Task item ▸ Needed from the data below: every line from the one with "scientific name: Notamacropus" up to and including the one with "genus: Giraffa", repeated exactly and with nothing else.

Collected data
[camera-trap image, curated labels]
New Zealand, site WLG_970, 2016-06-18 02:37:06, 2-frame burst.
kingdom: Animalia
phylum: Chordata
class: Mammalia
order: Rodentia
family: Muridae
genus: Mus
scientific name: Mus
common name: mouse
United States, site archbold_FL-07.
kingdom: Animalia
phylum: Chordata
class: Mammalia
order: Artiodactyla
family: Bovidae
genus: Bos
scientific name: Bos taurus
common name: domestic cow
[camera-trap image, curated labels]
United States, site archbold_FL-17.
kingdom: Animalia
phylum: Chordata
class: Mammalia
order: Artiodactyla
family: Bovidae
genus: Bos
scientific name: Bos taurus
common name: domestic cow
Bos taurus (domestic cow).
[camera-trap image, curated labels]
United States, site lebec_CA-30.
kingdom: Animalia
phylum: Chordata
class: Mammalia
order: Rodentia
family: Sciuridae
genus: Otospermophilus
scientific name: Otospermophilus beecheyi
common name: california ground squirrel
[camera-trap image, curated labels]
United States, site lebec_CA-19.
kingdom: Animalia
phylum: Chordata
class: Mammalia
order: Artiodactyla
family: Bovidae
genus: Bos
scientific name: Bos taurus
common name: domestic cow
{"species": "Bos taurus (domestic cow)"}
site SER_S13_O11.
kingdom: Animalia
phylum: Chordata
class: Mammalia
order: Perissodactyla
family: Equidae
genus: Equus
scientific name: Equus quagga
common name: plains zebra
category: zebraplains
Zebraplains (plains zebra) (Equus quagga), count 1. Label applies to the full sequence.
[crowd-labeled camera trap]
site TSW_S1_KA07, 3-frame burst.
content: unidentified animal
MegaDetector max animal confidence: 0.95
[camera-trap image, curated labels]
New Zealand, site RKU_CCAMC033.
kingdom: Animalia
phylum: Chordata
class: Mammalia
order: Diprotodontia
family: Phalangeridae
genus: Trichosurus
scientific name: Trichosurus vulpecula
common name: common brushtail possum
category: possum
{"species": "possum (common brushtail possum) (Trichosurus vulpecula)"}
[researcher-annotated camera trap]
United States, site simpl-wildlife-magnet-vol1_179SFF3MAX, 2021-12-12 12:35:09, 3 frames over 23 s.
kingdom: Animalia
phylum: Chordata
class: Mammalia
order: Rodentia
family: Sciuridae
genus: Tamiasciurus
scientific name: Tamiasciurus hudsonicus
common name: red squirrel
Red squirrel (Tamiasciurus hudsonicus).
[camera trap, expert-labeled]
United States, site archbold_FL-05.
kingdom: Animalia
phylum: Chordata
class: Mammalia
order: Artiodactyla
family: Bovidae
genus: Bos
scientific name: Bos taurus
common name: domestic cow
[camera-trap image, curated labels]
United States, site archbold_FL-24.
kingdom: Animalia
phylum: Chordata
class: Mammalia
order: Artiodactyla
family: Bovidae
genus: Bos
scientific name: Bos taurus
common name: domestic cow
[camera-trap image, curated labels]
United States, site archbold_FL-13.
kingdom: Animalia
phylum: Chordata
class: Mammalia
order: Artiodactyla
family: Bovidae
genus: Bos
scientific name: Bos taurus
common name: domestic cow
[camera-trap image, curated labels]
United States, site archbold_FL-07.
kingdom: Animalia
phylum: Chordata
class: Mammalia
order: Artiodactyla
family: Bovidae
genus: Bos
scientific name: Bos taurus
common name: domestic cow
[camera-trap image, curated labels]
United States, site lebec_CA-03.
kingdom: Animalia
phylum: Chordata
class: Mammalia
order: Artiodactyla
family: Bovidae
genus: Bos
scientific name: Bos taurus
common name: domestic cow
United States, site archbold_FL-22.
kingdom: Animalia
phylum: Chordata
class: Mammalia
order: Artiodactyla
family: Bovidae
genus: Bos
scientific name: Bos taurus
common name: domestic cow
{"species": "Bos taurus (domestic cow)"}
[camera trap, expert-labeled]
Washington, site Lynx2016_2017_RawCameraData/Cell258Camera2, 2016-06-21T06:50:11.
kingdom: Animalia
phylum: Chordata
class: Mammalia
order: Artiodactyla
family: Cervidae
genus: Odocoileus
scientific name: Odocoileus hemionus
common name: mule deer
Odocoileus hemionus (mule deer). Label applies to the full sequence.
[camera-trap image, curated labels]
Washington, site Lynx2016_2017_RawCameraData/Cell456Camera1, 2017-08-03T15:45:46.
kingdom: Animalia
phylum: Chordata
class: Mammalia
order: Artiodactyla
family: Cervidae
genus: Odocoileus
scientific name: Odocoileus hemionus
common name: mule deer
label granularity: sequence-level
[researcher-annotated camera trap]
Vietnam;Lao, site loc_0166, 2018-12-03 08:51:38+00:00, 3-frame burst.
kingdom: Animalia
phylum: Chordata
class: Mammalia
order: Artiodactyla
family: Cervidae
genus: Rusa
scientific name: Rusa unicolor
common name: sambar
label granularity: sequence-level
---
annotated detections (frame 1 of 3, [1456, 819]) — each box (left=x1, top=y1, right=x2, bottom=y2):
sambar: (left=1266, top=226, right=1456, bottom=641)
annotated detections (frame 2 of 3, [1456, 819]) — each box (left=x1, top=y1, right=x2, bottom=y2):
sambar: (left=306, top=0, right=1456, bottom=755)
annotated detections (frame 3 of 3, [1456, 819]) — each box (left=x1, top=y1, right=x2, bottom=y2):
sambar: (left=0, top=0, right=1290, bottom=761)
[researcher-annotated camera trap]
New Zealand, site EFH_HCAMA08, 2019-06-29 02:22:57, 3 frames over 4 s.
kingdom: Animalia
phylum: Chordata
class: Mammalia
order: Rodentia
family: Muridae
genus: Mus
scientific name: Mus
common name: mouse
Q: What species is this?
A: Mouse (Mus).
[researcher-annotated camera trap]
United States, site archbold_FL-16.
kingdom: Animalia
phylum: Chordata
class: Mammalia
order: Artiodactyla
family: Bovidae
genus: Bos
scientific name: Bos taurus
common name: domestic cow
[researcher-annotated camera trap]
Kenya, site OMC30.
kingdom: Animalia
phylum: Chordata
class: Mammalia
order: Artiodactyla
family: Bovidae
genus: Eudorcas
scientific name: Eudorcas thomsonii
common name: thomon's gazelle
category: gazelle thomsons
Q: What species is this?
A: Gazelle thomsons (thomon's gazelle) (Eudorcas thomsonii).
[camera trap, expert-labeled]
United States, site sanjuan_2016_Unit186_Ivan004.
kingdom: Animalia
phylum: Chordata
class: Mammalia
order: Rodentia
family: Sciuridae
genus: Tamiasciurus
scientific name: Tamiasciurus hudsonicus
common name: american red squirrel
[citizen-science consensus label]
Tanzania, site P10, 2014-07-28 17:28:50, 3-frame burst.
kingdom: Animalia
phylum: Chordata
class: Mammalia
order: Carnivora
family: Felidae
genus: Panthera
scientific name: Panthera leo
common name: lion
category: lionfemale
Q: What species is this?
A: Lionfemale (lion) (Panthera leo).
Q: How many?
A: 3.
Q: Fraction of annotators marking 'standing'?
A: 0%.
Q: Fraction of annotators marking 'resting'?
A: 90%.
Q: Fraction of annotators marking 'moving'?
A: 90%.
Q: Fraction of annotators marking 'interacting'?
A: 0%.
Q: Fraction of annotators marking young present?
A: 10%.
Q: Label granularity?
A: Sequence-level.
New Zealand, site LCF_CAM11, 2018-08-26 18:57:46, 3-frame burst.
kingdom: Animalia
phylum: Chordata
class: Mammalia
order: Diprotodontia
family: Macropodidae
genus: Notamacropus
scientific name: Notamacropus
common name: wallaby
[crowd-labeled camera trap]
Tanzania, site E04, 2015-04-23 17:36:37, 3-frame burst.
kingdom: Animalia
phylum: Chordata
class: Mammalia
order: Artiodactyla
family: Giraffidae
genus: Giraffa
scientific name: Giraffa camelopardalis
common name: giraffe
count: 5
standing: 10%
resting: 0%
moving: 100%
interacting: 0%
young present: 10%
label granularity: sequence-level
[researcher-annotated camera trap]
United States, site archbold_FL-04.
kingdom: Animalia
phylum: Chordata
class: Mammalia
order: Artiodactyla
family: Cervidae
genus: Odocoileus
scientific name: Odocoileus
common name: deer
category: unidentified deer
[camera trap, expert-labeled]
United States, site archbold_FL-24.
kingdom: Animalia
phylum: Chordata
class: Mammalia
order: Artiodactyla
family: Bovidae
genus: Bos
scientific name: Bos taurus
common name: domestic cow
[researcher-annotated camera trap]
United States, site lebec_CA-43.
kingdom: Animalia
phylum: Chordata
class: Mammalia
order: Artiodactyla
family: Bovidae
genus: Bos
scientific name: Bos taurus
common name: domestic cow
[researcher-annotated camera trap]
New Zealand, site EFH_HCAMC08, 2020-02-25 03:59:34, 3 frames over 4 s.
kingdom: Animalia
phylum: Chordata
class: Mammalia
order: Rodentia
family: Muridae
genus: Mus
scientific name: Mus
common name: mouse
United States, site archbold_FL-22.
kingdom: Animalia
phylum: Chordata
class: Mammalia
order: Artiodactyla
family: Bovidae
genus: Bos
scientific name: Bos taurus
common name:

Problem solution ▸
scientific name: Notamacropus
common name: wallaby
[crowd-labeled camera trap]
Tanzania, site E04, 2015-04-23 17:36:37, 3-frame burst.
kingdom: Animalia
phylum: Chordata
class: Mammalia
order: Artiodactyla
family: Giraffidae
genus: Giraffa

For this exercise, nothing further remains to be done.